7.0 Future Allocations Based on Application Strength
To encourage exemplary programs and direct Federal funds where they can have the greatest impact, HHS plans to allocate the ACA Maternal, Infant and Early Childhood Home Visiting Program funding available in future years that exceeds funding available in FY 2010 competitively based upon States' capacity and commitment to improve child outcomes specified in the statute through improvements in service coordination and the implementation of home visiting programs with fidelity to high-quality, evidence-based models. HHS plans to evaluate applications based on multiple criteria and invites comments on what criteria are appropriate. Among the criteria, HHS proposes to give significant weight to the strength of the available evidence of effectiveness of the model or models employed by the State. In this context, the use of program models satisfying the Start Printed Page 43177criteria outlined in section 3.2.2 would be a minimal requirement, but HHS would consider additional criteria that further distinguish models with greater and lesser support in evidence. HHS is committed to ensuring that these criteria are transparent, methodologically sound, and increase the likelihood that federal funds will contribute to improved outcomes for at-risk children and families.

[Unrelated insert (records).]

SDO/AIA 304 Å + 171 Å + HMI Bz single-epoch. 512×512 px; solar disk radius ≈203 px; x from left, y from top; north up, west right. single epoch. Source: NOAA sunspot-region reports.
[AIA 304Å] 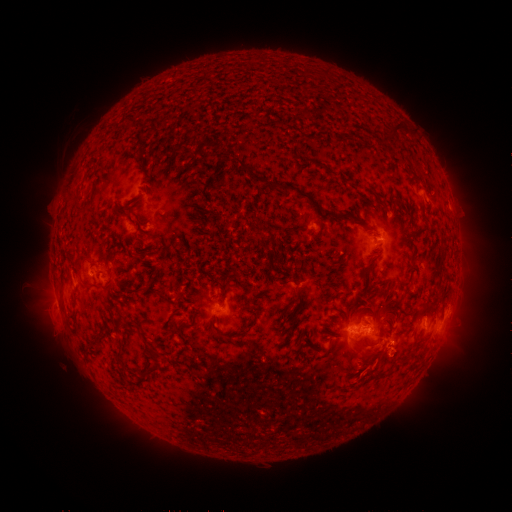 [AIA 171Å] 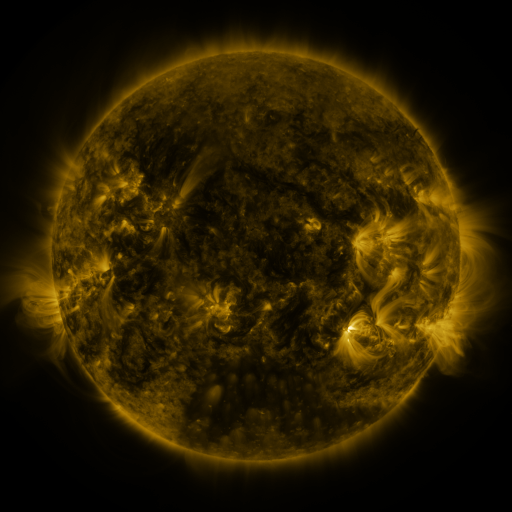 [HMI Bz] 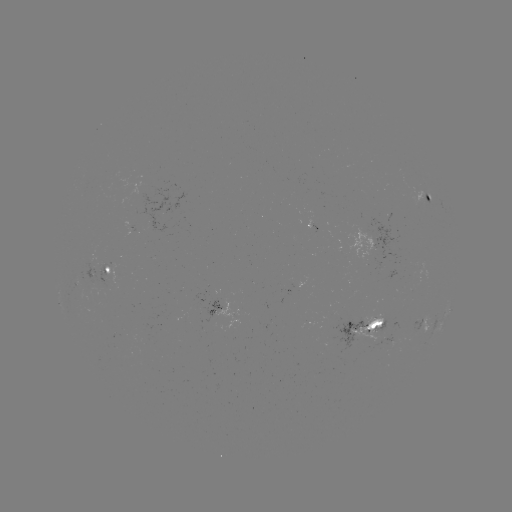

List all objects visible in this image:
spotted active region: (429, 197)
spotted active region: (311, 225)
spotted active region: (386, 239)
spotted active region: (112, 271)
spotted active region: (450, 308)
spotted active region: (238, 310)
spotted active region: (424, 322)
spotted active region: (372, 323)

There are a number of different ways that such a system could be structured. We invite comments on the proposal to distinguish among evidence-based models based on a rubric that weighs factors relating to research quality and findings. For example, one relatively simple approach would rate models using an index constructed by weighting several factors equally. Models might be given points for meeting each of the following criteria: Favorable impacts sustained at least one year after program completion, favorable impacts replicated in distinct samples, favorable impacts in studies conducted by independent evaluators, quality and relevance of outcome measures; and balance between favorable and unfavorable and null findings. Additional factors which might be considered could include further indicia of the quality of the research design and implementation (as reflected in randomization, sample size, attrition, and baseline equivalence). We invite comments on HHS' proposal to use evidence for program models as a factor in determining allocations of additional funds, how various factors should be weighed in assessing the evidence of effectiveness, how to define these categories, and any other role distinctions related to the strength of the evidence should play in funding allocation. As noted above, strength of evidence is proposed to be only one factor in the evaluation of the strength of States' applications, and we invite comments on other appropriate factors as well.
8.0 Future Considerations
We invite comment on the following:
- HHS anticipates the criteria for evidence-based models will likely need to be altered over time as the state of the field changes. If HHS believes the criteria need to be changed in future years, it is anticipated the public will have an opportunity to comment on the proposed revisions.
- HHS intends to review the evidence base for home visiting models on an ongoing basis to ensure that new evidence is incorporated.
9.0 Submission of Comments
Comments may be submitted until August 17, 2010 by e-mail to: HVEE@mathematica-mpr.com.Start Signature
Dated: July 19, 2010.
Mary K. Wakefield,
Administrator, Health Resources and Services Administration.
Carmen R. Nazario,
Assistant Secretary, Administration for Children and Families.